SAP completed its acquisition of Reltio in May 2026. Reltio remains a distinct MDM platform while also becoming part of SAP's wider data and AI direction.

Buyers comparing Reltio and CluedIn should test how agents participate in the specific MDM operating model: whether they continuously own defined master-data outcomes, which changes they can perform, and how approvals, explanations and reversal are handled.

3. Informatica: suite-wide intelligence and agentic automation

Informatica combines several relevant capabilities through its Intelligent Data Management Cloud.

The CLAIRE AI engine uses enterprise metadata as an intelligence layer. Informatica describes CLAIRE as capable of creating knowledge-graph context by identifying relationships across metadata, data assets, master data, schemas, transactions and other parts of the enterprise estate.

Informatica has also expanded CLAIRE beyond conversational assistance. Its agents can plan and perform multi-step data-management tasks, with specialised capabilities supporting data quality, discovery, ingestion, lineage and MDM use cases.

Informatica is likely to be most attractive when an enterprise:

  • Already uses Informatica extensively
  • Wants one broad suite for integration, quality, catalogue, governance and MDM
  • Needs metadata intelligence across a large data estate
  • Values suite standardisation over a more specialised MDM operating model
  • Has the resources to implement and govern a broad enterprise platform

The main architectural distinction is that Informatica's knowledge-graph and agent capabilities operate across a broad data-management cloud. Buyers should establish how much of that intelligence is directly embedded in the runtime management of mastered entities rather than supplied through a wider metadata and platform layer.

4. Tamr: AI-native mastering and entity resolution

Tamr positions its platform as AI-native MDM.

Its approach combines machine learning, AI agents and human feedback to unify, clean, enrich and maintain enterprise records. Tamr also identifies enterprise knowledge graphs as a core capability, connecting mastered entities across domains such as organisations, people, products and locations.

Tamr's approach is particularly relevant to difficult entity-resolution and data-unification workloads. Machine-learning models can handle matching, normalisation and schema mapping, while generative models and human feedback support ambiguous cases.

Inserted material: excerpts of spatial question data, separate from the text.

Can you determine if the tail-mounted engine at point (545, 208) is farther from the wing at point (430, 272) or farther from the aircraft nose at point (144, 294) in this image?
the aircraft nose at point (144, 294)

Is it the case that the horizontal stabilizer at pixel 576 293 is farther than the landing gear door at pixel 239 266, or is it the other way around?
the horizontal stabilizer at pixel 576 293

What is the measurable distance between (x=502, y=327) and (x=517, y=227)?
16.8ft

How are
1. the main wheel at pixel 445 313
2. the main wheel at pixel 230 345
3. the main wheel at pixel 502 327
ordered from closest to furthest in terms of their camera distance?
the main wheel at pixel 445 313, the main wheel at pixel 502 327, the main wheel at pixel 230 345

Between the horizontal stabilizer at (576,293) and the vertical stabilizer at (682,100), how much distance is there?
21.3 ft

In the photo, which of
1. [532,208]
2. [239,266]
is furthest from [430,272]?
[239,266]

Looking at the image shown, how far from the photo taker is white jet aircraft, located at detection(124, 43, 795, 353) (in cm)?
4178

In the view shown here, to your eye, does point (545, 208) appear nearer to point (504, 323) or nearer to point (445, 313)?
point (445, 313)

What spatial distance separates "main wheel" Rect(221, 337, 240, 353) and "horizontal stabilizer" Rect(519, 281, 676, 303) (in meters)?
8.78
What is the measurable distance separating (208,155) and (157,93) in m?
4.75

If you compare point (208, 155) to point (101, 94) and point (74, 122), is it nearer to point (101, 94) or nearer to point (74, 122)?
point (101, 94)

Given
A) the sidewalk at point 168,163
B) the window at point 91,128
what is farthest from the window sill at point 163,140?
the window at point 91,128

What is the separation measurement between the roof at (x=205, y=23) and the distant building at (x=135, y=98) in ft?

Tamr is therefore a strong option for:

  • Large-scale entity resolution
  • Customer, organisation and party mastering
  • Data estates in which deterministic matching rules are difficult to maintain
  • Building connected views from highly fragmented sources
  • AI-assisted data curation with human feedback

Buyers should compare Tamr and CluedIn across the full MDM lifecycle, including golden-record management, reference data, governance workflows, policy enforcement, agent permissions, auditability and operational relationship use cases.

5. SAP: a powerful ecosystem combination rather than one native MDM runtime

SAP offers the three components named in the question, but they are distributed across its wider portfolio.

SAP Master Data Governance provides central and federated governance, consolidation, quality management and distribution of master data.

SAP Knowledge Graph provides business context for AI, while Joule agents use SAP data, business semantics, processes and policies to support application and enterprise workflows.

This can be a compelling direction for organisations deeply standardised on SAP.

However, buyers should distinguish between:

  • SAP Master Data Governance
  • SAP Knowledge Graph
  • Joule and Joule agents
  • SAP Business Data Cloud
  • Reltio, now an SAP company

These capabilities can form a broad and powerful ecosystem, but that is different from buying a single MDM platform where the knowledge graph and MDM agents share the same native operational architecture.

Other MDM and data-management platforms adding AI-agent capabilities

Ataccama

Ataccama combines data quality, catalogue, governance, reference data and other data-trust capabilities in the Ataccama ONE platform.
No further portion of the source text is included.